Excavating a new garden
If it’s a boiling hot summer then I must be creating something new. This time last year I was in the throes of creating the guesthouse garden. Perched up on a steep slope hacking away at weeds.
This week I am at it again.
A large project I have been meaning to attack for years.
Above the courtyard there is a sloping bank that links the oak bank to the walnut bank 40m of sloping festuca and brambles.
I can strim it into submission. but every year the merrily self seeding festuca glauca creeps further down the slope. A pioneering plant invasion if ever there was one.
If I look back through my years of recorded images it never seem to look any different. Except this year I made the gorgeous oak more of a feature by upskirting the base.
Is that a word? Did I make that up? No, I just checked.
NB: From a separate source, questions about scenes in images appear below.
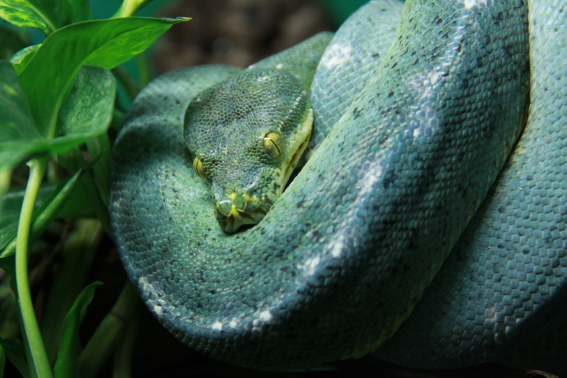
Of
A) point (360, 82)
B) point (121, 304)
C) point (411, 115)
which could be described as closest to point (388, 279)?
point (411, 115)

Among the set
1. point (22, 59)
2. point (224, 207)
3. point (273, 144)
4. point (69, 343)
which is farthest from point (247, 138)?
point (69, 343)

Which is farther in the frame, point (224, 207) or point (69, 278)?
point (69, 278)

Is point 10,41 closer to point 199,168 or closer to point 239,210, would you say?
point 199,168

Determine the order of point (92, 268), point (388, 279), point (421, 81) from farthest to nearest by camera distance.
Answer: point (92, 268) < point (421, 81) < point (388, 279)

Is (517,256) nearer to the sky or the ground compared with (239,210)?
nearer to the sky

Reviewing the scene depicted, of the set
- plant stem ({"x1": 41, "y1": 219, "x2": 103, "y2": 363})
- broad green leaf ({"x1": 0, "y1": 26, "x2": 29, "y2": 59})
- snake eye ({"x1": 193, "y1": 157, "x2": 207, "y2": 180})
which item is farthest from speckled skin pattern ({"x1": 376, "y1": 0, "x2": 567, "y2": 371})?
broad green leaf ({"x1": 0, "y1": 26, "x2": 29, "y2": 59})

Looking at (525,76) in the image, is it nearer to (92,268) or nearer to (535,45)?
(535,45)

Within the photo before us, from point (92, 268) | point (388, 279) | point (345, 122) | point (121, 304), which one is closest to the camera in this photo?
point (388, 279)
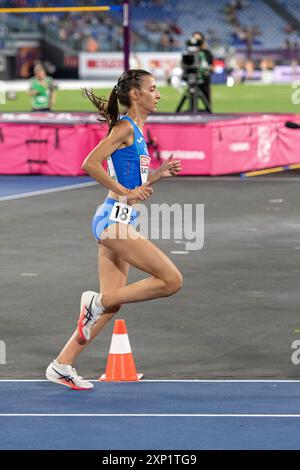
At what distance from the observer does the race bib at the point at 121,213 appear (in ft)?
29.1

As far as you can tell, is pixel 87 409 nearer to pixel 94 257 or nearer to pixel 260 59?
pixel 94 257

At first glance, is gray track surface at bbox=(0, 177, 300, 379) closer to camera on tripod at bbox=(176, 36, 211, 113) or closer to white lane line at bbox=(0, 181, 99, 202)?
white lane line at bbox=(0, 181, 99, 202)

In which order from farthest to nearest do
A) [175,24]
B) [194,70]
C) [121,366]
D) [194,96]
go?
[175,24]
[194,96]
[194,70]
[121,366]

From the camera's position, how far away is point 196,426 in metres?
7.86

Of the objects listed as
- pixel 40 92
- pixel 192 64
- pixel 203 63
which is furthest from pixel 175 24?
pixel 192 64

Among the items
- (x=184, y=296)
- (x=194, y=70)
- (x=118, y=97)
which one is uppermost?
(x=118, y=97)

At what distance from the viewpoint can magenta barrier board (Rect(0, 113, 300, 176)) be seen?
24266 millimetres

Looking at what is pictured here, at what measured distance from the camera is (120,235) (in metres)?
8.80

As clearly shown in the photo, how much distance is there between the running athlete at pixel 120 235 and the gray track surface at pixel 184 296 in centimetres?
59

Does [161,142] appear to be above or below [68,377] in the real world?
below

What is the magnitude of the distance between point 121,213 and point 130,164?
366 mm

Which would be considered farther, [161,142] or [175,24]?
[175,24]

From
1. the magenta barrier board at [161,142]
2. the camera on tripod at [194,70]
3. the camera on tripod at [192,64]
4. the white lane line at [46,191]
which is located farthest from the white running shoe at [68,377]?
the camera on tripod at [192,64]

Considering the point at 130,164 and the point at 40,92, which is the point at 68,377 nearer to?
the point at 130,164
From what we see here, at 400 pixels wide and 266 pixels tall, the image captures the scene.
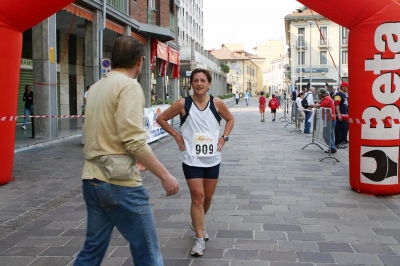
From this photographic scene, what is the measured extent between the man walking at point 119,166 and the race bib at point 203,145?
68.8 inches

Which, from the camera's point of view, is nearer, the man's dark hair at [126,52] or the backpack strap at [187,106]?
the man's dark hair at [126,52]

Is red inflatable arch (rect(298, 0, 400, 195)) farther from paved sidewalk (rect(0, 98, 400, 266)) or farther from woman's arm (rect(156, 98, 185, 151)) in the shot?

Trees can have their lower branches removed to give a more pleasing silhouette.
And also it saves you getting a branch in the eye when you try and strim underneath.
Okay, on we go.
I didn’t start out with the aim of overhauling the entire area. It’s over 100 feet long (90m). No. I was looking for somewhere in the shade where I could play.
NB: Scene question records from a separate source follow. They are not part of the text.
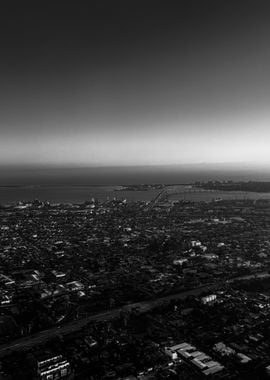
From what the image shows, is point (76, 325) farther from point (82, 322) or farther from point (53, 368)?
point (53, 368)

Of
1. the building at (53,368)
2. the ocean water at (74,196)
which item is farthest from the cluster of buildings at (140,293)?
the ocean water at (74,196)

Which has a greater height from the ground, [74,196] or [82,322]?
[74,196]

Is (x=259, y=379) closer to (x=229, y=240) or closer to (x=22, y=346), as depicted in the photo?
(x=22, y=346)

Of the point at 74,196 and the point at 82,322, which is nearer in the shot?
the point at 82,322

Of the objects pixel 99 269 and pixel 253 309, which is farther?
pixel 99 269

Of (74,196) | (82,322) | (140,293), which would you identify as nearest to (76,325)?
(82,322)

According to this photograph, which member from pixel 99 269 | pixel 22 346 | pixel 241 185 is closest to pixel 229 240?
pixel 99 269

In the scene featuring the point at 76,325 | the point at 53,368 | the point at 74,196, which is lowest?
the point at 76,325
And on the far edge of the oak bank lies a huge walnut tree growing out of a granite outcrop.
And on that granite you find a whole forest of festuca and bramble. Out came the trusty forks and I made a start.
Maybe in another life I would be an obsessive picker of fingernail polish. But this is just the best thing. Getting your fork in under a mat of weeds and lifting them off the rock. Deeply, deeply satisfying.
And from there it was just a glance to the left, a hitching of the trousers and two days later I had weeded and excavated the lot.
Luckily I had a talking book to distract me. The crouching perch is hell on the calf muscles. As is the observation that I seem to have shifted about an acre of soil on this mountaintop using just these two hand tools. Plus a mattock.
How mad is that?
The reward for the digging and digging and digging was a good supply of rich soil to drag to other parts of the garden. Just the other side of the oak bank was the best. Not too far and I needed lots of soil to improve the lurching change in heights of the bank.
You can’t see a thing from that shot. Sorry about that. I built up the edge and then hid it all with the grass mulch. No bare soil for me thank you. I don’t need more festuca seedlings.
But back to the bank. I needed a wall. I don’t have the rocks / funds / time / skills to extend the lovely low wall that is to the right. So instead I went to the deeper recesses of the forest and hauled out three large chestnut logs.
Goodness they are solid beasts. I had hoped to use the nice light chestnut poles from the pergola. But I’ve already used them up in the potager.
Rats. I almost put my back out getting these ones into place.
But t’was well worth the pain.
Isn’t that the take away message from most hot summer landscaping projects?
I am undecided about the second smaller log in front. I must admit that I just ran out of the will to live when I could see how much more weeding I needed to do on the lower bank.
So I think, for now, I will keep this in place. But when I get a rush of blood and a day to spare I will pull it apart and keep on scraping and pulling the brambles out of the rocks. It’s no fun in the blazing sun.